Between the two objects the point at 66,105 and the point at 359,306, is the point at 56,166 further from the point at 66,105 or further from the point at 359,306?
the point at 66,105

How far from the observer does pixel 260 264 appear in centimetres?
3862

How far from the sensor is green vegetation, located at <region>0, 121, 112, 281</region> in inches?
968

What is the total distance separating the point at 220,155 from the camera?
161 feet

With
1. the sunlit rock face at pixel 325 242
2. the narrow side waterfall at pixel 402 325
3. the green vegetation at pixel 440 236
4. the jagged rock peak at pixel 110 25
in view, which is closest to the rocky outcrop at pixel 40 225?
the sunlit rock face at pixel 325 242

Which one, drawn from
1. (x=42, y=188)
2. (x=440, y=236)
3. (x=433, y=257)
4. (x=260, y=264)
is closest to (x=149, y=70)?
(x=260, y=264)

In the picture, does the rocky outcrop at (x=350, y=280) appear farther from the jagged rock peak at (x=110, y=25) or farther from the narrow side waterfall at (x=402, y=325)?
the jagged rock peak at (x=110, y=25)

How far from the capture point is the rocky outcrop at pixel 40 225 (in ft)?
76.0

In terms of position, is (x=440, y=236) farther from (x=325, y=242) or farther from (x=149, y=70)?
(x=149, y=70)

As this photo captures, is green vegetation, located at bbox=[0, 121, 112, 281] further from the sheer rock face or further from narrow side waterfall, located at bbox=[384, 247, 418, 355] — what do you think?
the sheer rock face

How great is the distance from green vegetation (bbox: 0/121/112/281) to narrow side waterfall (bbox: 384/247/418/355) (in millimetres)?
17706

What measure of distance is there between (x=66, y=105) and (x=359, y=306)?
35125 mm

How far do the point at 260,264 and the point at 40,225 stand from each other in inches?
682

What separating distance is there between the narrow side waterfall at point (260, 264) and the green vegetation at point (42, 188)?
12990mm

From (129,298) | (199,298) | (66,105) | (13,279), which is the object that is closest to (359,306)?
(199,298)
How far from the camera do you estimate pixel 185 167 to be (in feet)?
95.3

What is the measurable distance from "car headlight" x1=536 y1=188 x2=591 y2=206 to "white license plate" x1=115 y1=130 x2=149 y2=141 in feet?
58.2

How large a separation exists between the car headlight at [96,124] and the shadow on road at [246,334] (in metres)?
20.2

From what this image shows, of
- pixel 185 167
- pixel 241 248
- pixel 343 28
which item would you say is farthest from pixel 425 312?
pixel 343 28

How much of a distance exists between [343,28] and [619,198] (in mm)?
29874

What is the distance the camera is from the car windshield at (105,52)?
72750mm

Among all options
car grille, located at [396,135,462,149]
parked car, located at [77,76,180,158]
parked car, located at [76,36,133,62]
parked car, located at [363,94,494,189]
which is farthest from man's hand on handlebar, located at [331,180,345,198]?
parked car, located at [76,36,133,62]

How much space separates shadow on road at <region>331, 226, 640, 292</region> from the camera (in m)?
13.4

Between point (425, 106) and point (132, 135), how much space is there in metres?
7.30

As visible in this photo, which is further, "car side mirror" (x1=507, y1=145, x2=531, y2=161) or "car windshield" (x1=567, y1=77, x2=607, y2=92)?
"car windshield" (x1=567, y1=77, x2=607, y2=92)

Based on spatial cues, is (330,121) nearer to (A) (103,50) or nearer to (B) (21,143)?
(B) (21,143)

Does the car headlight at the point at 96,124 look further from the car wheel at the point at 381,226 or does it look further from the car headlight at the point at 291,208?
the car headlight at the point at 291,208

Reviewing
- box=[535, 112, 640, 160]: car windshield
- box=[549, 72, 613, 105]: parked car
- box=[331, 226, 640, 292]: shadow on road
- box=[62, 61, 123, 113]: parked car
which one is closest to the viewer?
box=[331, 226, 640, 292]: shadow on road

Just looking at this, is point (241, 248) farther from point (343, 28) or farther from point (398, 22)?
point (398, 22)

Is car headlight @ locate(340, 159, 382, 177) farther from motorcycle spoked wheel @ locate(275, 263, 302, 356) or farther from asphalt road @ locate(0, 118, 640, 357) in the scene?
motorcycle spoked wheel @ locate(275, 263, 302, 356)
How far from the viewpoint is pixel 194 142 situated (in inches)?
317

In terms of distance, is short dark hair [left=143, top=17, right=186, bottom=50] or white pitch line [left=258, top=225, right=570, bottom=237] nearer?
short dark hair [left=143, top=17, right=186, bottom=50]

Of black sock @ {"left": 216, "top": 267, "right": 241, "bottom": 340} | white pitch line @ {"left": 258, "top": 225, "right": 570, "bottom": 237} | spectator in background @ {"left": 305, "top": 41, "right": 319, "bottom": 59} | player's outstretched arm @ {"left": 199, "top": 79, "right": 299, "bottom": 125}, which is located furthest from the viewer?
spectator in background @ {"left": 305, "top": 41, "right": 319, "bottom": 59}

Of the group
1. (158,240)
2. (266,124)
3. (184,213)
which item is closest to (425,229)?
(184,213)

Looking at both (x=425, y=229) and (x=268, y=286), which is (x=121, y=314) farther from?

### WHAT THE TASK REQUIRES
Set down every record above exactly as given.

### THE SOLUTION
Between the two objects the point at 66,105 and the point at 359,306, is the point at 56,166 further from the point at 66,105 or further from the point at 359,306?
the point at 66,105

How far from the observer does pixel 260 264 appear in centimetres?
3862

How far from the sensor is green vegetation, located at <region>0, 121, 112, 281</region> in inches?
968

What is the total distance separating the point at 220,155 from the camera?
161 feet

With
1. the sunlit rock face at pixel 325 242
2. the narrow side waterfall at pixel 402 325
3. the green vegetation at pixel 440 236
4. the jagged rock peak at pixel 110 25
in view, which is closest to the rocky outcrop at pixel 40 225?
the sunlit rock face at pixel 325 242

Which one, drawn from
1. (x=42, y=188)
2. (x=440, y=236)
3. (x=433, y=257)
4. (x=260, y=264)
is closest to (x=149, y=70)?
(x=260, y=264)

In the picture, does the rocky outcrop at (x=350, y=280) appear farther from the jagged rock peak at (x=110, y=25) or farther from the narrow side waterfall at (x=402, y=325)?
the jagged rock peak at (x=110, y=25)

How far from the capture point is the rocky outcrop at pixel 40 225 (in ft)?
76.0

In terms of position, is (x=440, y=236) farther from (x=325, y=242) or farther from (x=149, y=70)?
(x=149, y=70)

As this photo captures, is green vegetation, located at bbox=[0, 121, 112, 281] further from the sheer rock face or further from narrow side waterfall, located at bbox=[384, 247, 418, 355] — what do you think?
the sheer rock face

How great is the distance from green vegetation (bbox: 0/121/112/281) to narrow side waterfall (bbox: 384/247/418/355) (in millimetres)?
17706

What measure of distance is there between (x=66, y=105) and (x=359, y=306)?
35125 mm

How far do the point at 260,264 and the point at 40,225 stand from each other in inches?
682

What separating distance is there between the narrow side waterfall at point (260, 264) and the green vegetation at point (42, 188)?
12990mm

From (129,298) | (199,298) | (66,105) | (13,279), which is the object that is closest to (359,306)?
(199,298)
How far from the camera do you estimate pixel 185 167 to be (in feet)?
95.3

What is the measurable distance from "car headlight" x1=536 y1=188 x2=591 y2=206 to "white license plate" x1=115 y1=130 x2=149 y2=141 in feet?
58.2

How large a separation exists between the car headlight at [96,124] and the shadow on road at [246,334] (in metres)?
20.2

From what this image shows, of
- pixel 185 167
- pixel 241 248
- pixel 343 28
which item would you say is farthest from pixel 425 312?
pixel 343 28

How much of a distance exists between [343,28] and [619,198] (in mm)?
29874

What is the distance the camera is from the car windshield at (105,52)?
72750mm

Among all options
car grille, located at [396,135,462,149]
parked car, located at [77,76,180,158]
parked car, located at [76,36,133,62]
parked car, located at [363,94,494,189]
which is farthest from man's hand on handlebar, located at [331,180,345,198]?
parked car, located at [76,36,133,62]

How much space separates shadow on road at <region>331, 226, 640, 292</region> from the camera (in m)?
13.4

Between point (425, 106) and point (132, 135), how much space is there in metres?
7.30

As visible in this photo, which is further, "car side mirror" (x1=507, y1=145, x2=531, y2=161) or "car windshield" (x1=567, y1=77, x2=607, y2=92)?
"car windshield" (x1=567, y1=77, x2=607, y2=92)

Based on spatial cues, is (330,121) nearer to (A) (103,50) or nearer to (B) (21,143)?
(B) (21,143)

Does the car headlight at the point at 96,124 look further from the car wheel at the point at 381,226 or does it look further from the car headlight at the point at 291,208?
the car headlight at the point at 291,208

Reviewing
- box=[535, 112, 640, 160]: car windshield
- box=[549, 72, 613, 105]: parked car
- box=[331, 226, 640, 292]: shadow on road
- box=[62, 61, 123, 113]: parked car
which one is closest to the viewer?
box=[331, 226, 640, 292]: shadow on road

Just looking at this, is point (241, 248) farther from point (343, 28) or farther from point (398, 22)?
point (398, 22)

Is car headlight @ locate(340, 159, 382, 177) farther from motorcycle spoked wheel @ locate(275, 263, 302, 356) or farther from asphalt road @ locate(0, 118, 640, 357) in the scene?
motorcycle spoked wheel @ locate(275, 263, 302, 356)
How far from the viewpoint is pixel 194 142 situated (in inches)?
317

In terms of distance, is short dark hair [left=143, top=17, right=186, bottom=50] or white pitch line [left=258, top=225, right=570, bottom=237] nearer?
short dark hair [left=143, top=17, right=186, bottom=50]

Of black sock @ {"left": 216, "top": 267, "right": 241, "bottom": 340} | white pitch line @ {"left": 258, "top": 225, "right": 570, "bottom": 237} | spectator in background @ {"left": 305, "top": 41, "right": 319, "bottom": 59} | player's outstretched arm @ {"left": 199, "top": 79, "right": 299, "bottom": 125}, which is located furthest from the viewer?
spectator in background @ {"left": 305, "top": 41, "right": 319, "bottom": 59}

Of the group
1. (158,240)
2. (266,124)
3. (184,213)
which item is closest to (425,229)?
(184,213)

Looking at both (x=425, y=229) and (x=268, y=286), which is (x=121, y=314) farther from?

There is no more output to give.